Work request A: According to the blog post about Doctor Who, what was the envelope of the hot-air balloon made from?
Work request B: Repeat the passage of the blog post about Doctor Who that begins at the words "Keeping Your Hair" and stops after "harvest (oops! Spoilers!)".
Work request C: Go on with the blog post about Doctor Who, picking up after its last sentence.

Text shown:
Saturday, August 30, 2014

Keeping Your Hair On When Scared Out Of Your Skin

Crox Minor missed the first episode of the new series of Dr Who last week, so she caught up with it online earlier today. Having done so, she dug around for reaction on social media, and came up with something surprising. The program received complaints from sufferers of a rare disorder called trichotillomania in which the sufferer feels compelled to pull out their own hair.

The trigger was a scene in which the Doctor (played by Peter Capaldi) plucks out one of his own hairs, and then one from the head of his assistant, Clara (Jenna Coleman), so he can test for the movement of air in a suspiciously still place in which they find themselves - a restaurant in which all the other diners aren't actually breathing, because they are psychotic cyborgs who use the restaurant as a trap for diners, whose body parts they can harvest (oops! Spoilers!)

Human skin lampshade
Now, I would not for one minute wish to belittle or demean or scoff at sufferers from any disorder whatsoever (I am a depressive with pretty bad psoriasis, fer Chrissakes), but it made me wonder at the degree to which people feel that they should be offended by media content.

Crox Minor wondered too - she referred in especial to a subsequent scene featuring the sudden appearance of a hot-air balloon whose envelope had been made from human skin. Had anyone complained about that?

Extracted information:
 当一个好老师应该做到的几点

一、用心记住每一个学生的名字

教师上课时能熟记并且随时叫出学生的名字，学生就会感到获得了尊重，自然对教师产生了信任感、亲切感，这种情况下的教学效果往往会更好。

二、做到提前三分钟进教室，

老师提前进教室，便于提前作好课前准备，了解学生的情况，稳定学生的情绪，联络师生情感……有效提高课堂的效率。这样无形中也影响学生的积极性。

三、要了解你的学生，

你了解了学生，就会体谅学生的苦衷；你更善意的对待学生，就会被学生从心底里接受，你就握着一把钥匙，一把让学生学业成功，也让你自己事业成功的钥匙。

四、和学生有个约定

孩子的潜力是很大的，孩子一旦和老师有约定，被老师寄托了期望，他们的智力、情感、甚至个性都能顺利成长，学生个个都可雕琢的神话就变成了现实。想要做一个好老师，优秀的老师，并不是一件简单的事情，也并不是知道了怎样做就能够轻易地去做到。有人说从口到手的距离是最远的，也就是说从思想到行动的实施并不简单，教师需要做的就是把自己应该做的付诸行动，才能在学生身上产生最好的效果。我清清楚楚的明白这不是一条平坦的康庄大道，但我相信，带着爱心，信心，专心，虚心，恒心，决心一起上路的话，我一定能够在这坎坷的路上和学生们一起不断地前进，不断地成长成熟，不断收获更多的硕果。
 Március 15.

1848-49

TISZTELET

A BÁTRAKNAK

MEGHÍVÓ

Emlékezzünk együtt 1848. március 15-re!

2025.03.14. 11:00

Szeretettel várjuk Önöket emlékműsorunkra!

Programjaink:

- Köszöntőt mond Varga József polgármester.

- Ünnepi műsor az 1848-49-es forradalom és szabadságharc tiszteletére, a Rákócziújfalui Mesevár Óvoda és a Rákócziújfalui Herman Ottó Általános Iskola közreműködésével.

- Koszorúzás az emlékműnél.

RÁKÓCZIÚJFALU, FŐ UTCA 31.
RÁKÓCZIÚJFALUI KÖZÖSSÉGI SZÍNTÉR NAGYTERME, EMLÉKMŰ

==

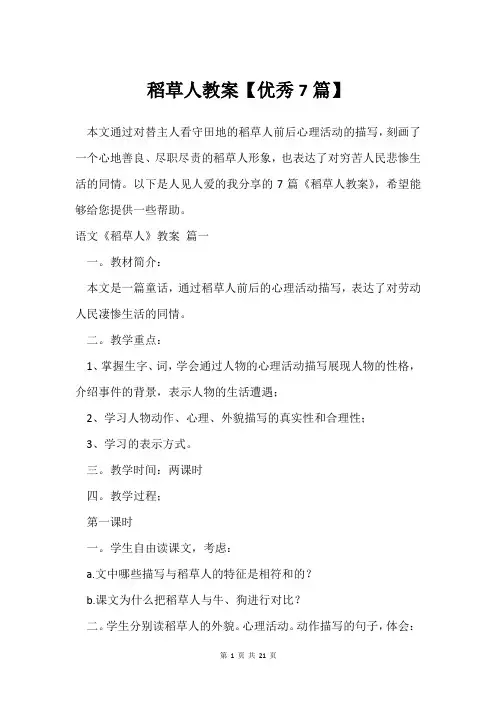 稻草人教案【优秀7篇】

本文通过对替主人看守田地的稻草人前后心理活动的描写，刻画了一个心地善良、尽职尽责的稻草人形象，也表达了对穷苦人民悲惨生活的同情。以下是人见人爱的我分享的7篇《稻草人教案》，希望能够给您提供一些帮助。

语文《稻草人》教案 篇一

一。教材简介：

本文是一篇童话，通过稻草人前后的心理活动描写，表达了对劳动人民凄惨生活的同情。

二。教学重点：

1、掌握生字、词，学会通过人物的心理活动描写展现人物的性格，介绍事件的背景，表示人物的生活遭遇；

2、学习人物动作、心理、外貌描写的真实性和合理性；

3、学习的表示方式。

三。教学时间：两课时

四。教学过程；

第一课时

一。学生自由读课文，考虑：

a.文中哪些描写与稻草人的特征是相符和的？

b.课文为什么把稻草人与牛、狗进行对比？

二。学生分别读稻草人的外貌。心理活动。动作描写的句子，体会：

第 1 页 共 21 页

==

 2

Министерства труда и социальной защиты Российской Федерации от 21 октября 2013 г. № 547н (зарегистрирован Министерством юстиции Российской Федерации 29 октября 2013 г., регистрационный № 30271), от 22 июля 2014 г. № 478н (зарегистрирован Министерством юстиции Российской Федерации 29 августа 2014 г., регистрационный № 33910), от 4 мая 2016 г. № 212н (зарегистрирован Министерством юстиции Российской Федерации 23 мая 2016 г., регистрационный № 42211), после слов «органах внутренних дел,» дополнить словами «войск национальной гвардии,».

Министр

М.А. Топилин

Expected output A: Human skin.

Expected output B:
Keeping Your Hair On When Scared Out Of Your Skin

Crox Minor missed the first episode of the new series of Dr Who last week, so she caught up with it online earlier today. Having done so, she dug around for reaction on social media, and came up with something surprising. The program received complaints from sufferers of a rare disorder called trichotillomania in which the sufferer feels compelled to pull out their own hair.

The trigger was a scene in which the Doctor (played by Peter Capaldi) plucks out one of his own hairs, and then one from the head of his assistant, Clara (Jenna Coleman), so he can test for the movement of air in a suspiciously still place in which they find themselves - a restaurant in which all the other diners aren't actually breathing, because they are psychotic cyborgs who use the restaurant as a trap for diners, whose body parts they can harvest (oops! Spoilers!)

Expected output C:
After all, there is good evidence that Nazis used the skins of Jews they'd murdered to make lampshades. Indeed, I saw such a lampshade for myself in a small Holocaust memorial in East Jerusalem once, and when I saw it I wondered if it might have been a part of my grandmother. All of which reminds me of the joke about two cats playing tennis and one says to the other 'my Dad's in that racket.'

But I digress.

Not stopping at lampshades, the Nazis are thought to have used the skins of Jews to bind books, and make wallets. I am not sure they'd have stretched (stretched - geddit?) to hot-air balloons, but you can see where this is leading.

Were Crox Minor or I offended by this scene in Dr Who? No, of course we weren't.

Had we plans to rise, self-inflated with indignation, gird ourselves up with quill and umbrage (though perhaps not, in this instance, parchment) and write a letter of complaint to the BBC? No, of course we hadn't.

The appearance of the hot-air balloon made of human skin (lured into that restaurant by cyborgs, remember? Please do try to keep up at the back) did instil a small frisson of revulsion, but no more than Mr Moffat (the writer of that episode) presumably intended. The human-skin balloon came at a distinct beat in the program, and was the zenith and apotheosis of the cyborgian tendency to harvest organs from passers-by. If we picked up a reference to the Holocaust, so much the better to instil in us feelings of horror and disgust. But intended to offend? Absolutely not. The Doctor's use of a ready material - human hair - to pick up the (non-existent) breath of the cyborgs could have been a reference to the title of the episode - 'Deep Breath' - but was obviously not intended to provoke or demean or belittle sufferers from trichotillomania.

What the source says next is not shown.